EXCERPTED PASSAGE:

-- -- --

Terri’s room was stark. It at least had a window that let in the sun, and I was able to decorate the room with pictures. But the staff was rude—and her care was appalling.

At Woodside Hospice, at least Terri was presentable. Her hair was combed, she wore a dress, she was clean. While the senior staff, nurses and administrators, were generally hostile, several of the certified nursing assistants went out of their way to be kind, both to us and to Terri; at Park Place, the CNAs were different. Terri looked like she had been discarded. Her hair never seemed to be washed. She wore terrible clothes supplied by the facility—that is, when they changed her out of her hospital gown at all. Sometimes they wouldn’t put her in her chair, but they didn’t know how to sit her up in bed, so she eventually developed bedsores and had to be taken back to Morton Plant. When she
was
in her chair, they moved it to a dark corner away from the window. Why? Because they didn’t want people looking in, they explained. Into a fourth-floor window at the rear!

For the past fourteen years, calling every day to ask about Terri’s condition was part of my routine. When Terri was at Sabal Palms and Palm Gardens, I’d often get a tidbit of information, at times enough to put my mind at ease. At Woodside Hospice, I’d call and get a polite “Sorry, I can’t tell you anything about your daughter.” But when I called Park Place asking for information, they were not as civil. I was given the runaround. It was like shouting into a void. It made me sick. Once, Terri was taken to Morton Plant because her feeding tube had fallen out. We found out about it only because we saw that Terri was still wearing the hospital bracelet on her wrist when she was back at Park Place. I had called that day as always and was told she was fine. Fine? She was at the hospital. Another time she experienced a bout of vomiting. I asked what had caused it. The staff told me they couldn’t give out information. Michael’s orders. His control at Park Place was as absolute as it was at Woodside.

In February 2004, Suzanne quit as a stockbroker for TD Waterhouse. “I felt like I was chained to my desk,” she told me. “There was just so much going on that I couldn’t handle my life. I was having anxiety attacks. I couldn’t breathe. Something had to go—my job.”

-- -- --

RECORDS PROVIDED:
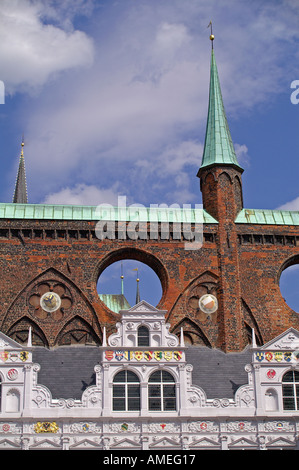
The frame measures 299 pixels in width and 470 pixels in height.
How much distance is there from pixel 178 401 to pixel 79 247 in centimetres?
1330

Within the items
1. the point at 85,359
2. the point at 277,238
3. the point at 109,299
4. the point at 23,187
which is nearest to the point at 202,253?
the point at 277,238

-- -- --

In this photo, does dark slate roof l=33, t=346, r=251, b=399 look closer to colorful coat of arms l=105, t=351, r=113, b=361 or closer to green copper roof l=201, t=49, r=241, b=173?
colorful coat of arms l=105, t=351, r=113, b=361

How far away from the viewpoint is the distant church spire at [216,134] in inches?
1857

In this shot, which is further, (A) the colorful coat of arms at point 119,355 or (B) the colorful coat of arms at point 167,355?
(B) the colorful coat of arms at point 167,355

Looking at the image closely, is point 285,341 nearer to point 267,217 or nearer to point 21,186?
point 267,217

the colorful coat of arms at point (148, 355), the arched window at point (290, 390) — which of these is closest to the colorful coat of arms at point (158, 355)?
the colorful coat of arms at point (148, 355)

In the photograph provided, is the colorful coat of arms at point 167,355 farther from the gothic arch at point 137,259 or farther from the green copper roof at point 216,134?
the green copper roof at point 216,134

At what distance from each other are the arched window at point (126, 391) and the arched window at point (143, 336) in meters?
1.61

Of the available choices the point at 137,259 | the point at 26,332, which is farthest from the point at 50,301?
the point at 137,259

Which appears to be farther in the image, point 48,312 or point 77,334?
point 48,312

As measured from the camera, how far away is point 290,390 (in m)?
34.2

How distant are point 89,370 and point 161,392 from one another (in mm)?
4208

-- -- --

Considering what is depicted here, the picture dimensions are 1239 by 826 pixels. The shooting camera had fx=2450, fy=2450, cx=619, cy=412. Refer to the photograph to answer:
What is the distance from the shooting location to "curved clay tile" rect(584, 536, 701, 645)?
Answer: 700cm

-- -- --

TASK OBJECTIVE:
Continue the account of Terri's care at Park Place, starting right after its last sentence.

TASK RESPONSE:
Bob had stopped working in 2000. Bobby was still teaching at Tampa Catholic. I was tempted to leave the Hallmark store but chose not to. For one thing, we needed the money; for another, I had flexible hours, letting me spend as much time as I wanted with Terri. Besides, the store was a refuge where I was able, briefly, to not worry about what was happening to Terri.

On one of his early visits, in January 2004, Bobby saw that one of Terri’s teeth was broken in half, and she was in pain. Years earlier Pat Anderson had brought up that Terri’s teeth were being neglected. Now her teeth were rotting, and Pat brought up the matter to Judge Greer to no avail. A short time later, Bobby ran into Terri’s doctor. “What’s going on with her teeth?” he asked. The doctor said he had contacted Michael about it. It wasn’t until April—April!—that we got a letter from Deborah Bushnell telling us that Terri had five teeth extracted.

Each day, we reported on Terri’s care on our Web site. People, outraged, started calling the Agency for Health Care Administration, and they sent investigators to Park Place. What happened? Nothing. They found Terri well groomed, her charts in good order.

It seemed that the facility had put on a facade for the inspectors. As soon as they left, Terri’s care reverted to warehousing. We were told that some of the nurses and administrators couldn’t understand that we didn’t want Terri to die. And those who had come over from the hospice resented the crowds we had drawn and the bloody nose the press gave them. One local radio station had been reporting accurate information about Terri almost daily. One morning, they had Pat Anderson on, and our lawyer lambasted the hospice and its cruel treatment of Terri. Suddenly, the station began broadcasting ads for the Hospice of the Florida Suncoast all day long. The reporting of Terri’s story continued, but the live interviews ceased.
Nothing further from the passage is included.